— Records shown —

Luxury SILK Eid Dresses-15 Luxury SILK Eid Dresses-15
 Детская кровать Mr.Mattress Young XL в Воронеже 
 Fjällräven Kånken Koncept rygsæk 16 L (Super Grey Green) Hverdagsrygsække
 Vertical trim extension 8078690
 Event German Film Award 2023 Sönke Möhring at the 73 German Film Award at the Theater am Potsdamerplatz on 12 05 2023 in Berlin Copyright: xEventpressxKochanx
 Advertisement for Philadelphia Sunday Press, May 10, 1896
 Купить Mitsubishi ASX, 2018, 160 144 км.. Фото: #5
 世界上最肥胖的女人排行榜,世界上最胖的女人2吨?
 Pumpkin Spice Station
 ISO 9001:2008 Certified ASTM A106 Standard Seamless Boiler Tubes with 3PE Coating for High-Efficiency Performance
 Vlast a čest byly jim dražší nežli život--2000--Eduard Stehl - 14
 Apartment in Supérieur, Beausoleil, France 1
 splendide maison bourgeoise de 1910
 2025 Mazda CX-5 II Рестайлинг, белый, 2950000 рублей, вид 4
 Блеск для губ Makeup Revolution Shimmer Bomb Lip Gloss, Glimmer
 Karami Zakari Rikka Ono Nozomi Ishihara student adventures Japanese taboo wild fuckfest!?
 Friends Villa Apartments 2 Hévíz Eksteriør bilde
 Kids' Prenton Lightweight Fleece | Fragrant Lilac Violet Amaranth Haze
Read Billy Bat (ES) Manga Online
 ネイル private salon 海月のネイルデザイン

— Work to complete —
Can you change "Lightweight Fleece" to "Midweight Fleece" in the records above and write out all of their lines again, leaving everything else untouched?

— Result of this exercise —
Luxury SILK Eid Dresses-15 Luxury SILK Eid Dresses-15
 Детская кровать Mr.Mattress Young XL в Воронеже 
 Fjällräven Kånken Koncept rygsæk 16 L (Super Grey Green) Hverdagsrygsække
 Vertical trim extension 8078690
 Event German Film Award 2023 Sönke Möhring at the 73 German Film Award at the Theater am Potsdamerplatz on 12 05 2023 in Berlin Copyright: xEventpressxKochanx
 Advertisement for Philadelphia Sunday Press, May 10, 1896
 Купить Mitsubishi ASX, 2018, 160 144 км.. Фото: #5
 世界上最肥胖的女人排行榜,世界上最胖的女人2吨?
 Pumpkin Spice Station
 ISO 9001:2008 Certified ASTM A106 Standard Seamless Boiler Tubes with 3PE Coating for High-Efficiency Performance
 Vlast a čest byly jim dražší nežli život--2000--Eduard Stehl - 14
 Apartment in Supérieur, Beausoleil, France 1
 splendide maison bourgeoise de 1910
 2025 Mazda CX-5 II Рестайлинг, белый, 2950000 рублей, вид 4
 Блеск для губ Makeup Revolution Shimmer Bomb Lip Gloss, Glimmer
 Karami Zakari Rikka Ono Nozomi Ishihara student adventures Japanese taboo wild fuckfest!?
 Friends Villa Apartments 2 Hévíz Eksteriør bilde
 Kids' Prenton Midweight Fleece | Fragrant Lilac Violet Amaranth Haze
Read Billy Bat (ES) Manga Online
 ネイル private salon 海月のネイルデザイン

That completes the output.